A Copa do Mundo no Brasil tornou-se política mais importante que o futebol. Antes da bola rolar, se falava de estádios, mas não do gramado, se falava de motivações político-partidárias, empreiteiras e nada do escrete canarinho nas rodas de conversa. No máximo trocaram-se figurinhas, em shoppings, escolas, escritórios e nas ruas.

O futebol no Brasil tem caráter de definidor nacional, além do patriotismo de chuteiras, a identidade dos brasileiros e brasileiras se construiu também através do esporte. Não se tem notícia de outro país que durante um jogo de copa do mundo fique completamente vidrado na televisão. É uma festa privada e pública. Nos unimos em casa para assistir a uma partida ou saimos às ruas para em grupo para torcer diante de um telão e depois comemorar em festas quase carnavalescas.

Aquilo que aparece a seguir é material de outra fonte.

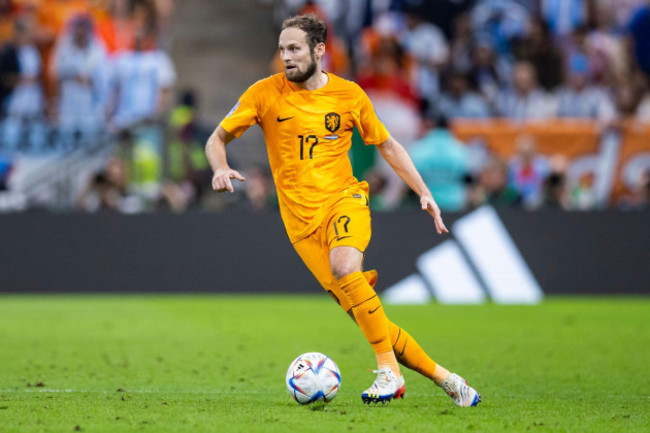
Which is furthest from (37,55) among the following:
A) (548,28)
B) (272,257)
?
(548,28)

Foi com grande ousadia que movimentos sociais Brasil afora resolveram marchar sob o slogan #NãoVaiTerCopa. Leviano seria imaginar que esperassem inviabilizar o evento, ou reorganizar a devoção nacional pelo futebol. Tentaram (e seguem tentando) demonstrar que grandes eventos servem a um modelo de cidade que é extremamente excludente. Remoções e gentrificação deram a tônica para além da construção dos estádios. Grandes obras, novas e largas avenidas, leves toques de BRT e metrô foram os legados efetivamente executados que irão perdurar para além do jogo final.

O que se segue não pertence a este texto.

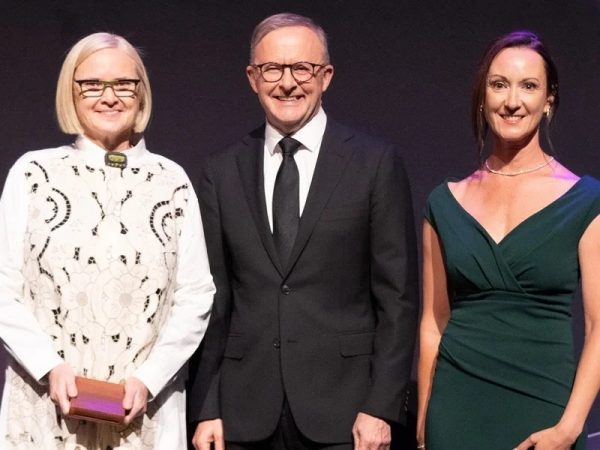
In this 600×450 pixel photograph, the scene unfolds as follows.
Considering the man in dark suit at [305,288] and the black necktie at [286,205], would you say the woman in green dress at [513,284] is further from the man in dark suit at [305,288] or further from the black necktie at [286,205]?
the black necktie at [286,205]

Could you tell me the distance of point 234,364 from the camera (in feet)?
11.6

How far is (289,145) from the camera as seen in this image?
11.7ft

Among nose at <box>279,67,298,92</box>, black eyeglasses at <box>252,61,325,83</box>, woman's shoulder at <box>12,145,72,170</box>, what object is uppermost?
black eyeglasses at <box>252,61,325,83</box>

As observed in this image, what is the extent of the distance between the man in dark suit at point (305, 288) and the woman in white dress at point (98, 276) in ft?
0.39

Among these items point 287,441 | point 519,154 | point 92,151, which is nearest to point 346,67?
point 519,154

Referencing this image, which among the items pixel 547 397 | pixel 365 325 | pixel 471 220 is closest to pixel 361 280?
pixel 365 325

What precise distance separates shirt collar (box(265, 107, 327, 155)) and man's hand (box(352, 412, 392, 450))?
774 millimetres

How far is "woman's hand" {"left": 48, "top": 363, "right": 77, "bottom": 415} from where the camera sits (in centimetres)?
319

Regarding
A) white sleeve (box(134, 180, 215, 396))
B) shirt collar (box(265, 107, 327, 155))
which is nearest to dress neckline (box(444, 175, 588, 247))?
shirt collar (box(265, 107, 327, 155))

Cabe pensar sobre o diálogo de contestação e o restante da sociedade. A repressão violenta das forças policiais foram certamente um grande desincentivo para que fosse travado um diálogo nas ruas entre descontentes com o evento e apaixonados por futebol. Com equipamentos novos e de última geração, batalhões de choque foram a única resposta dada a quem buscou dissonar quanto ao que foi feito para que o Brasil pudesse ser palco do maior show midiático esportivo do mundo.

Tendo como força de oposição a violência, ficou difícil envolver a sociedade em uma agenda que buscasse refletir sobre a necessidade e os métodos de ação que o Brasil todo se envolveu para a Copa. Grande perda para o país certamente. Afinal, nossa jovem democracia ainda tem muito a debater para definir caminhos e consolidar vontades populares.

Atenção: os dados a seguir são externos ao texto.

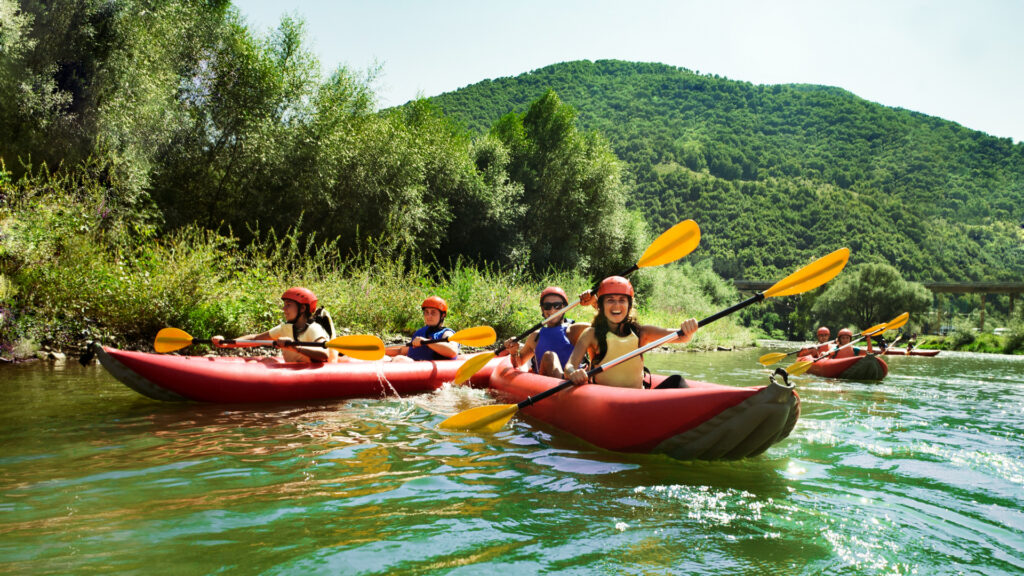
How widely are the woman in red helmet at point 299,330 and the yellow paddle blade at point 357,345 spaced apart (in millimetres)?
290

Mas antes que acabe o torneio já é possível vislumbrar algumas contribuições do Brasil para que as próximas Copas sejam melhores (e talvez menores) que a de 2014.

A primeira lição é que governar vai muito além de construir avenidas, estradas ou estádios. Governar é equacionar vontades, incluir a população na definição do seu próprio futuro e garantir que os investimentos do Estado possam beneficiar as pessoas, mais do que favorecer privilégios. No embate entre Copa ou Não-Copa esse debate ficou perdido e precisará ser feito em outros países democráticos que por ventura queiram ou aceitem realizar um evento dessa magnitude.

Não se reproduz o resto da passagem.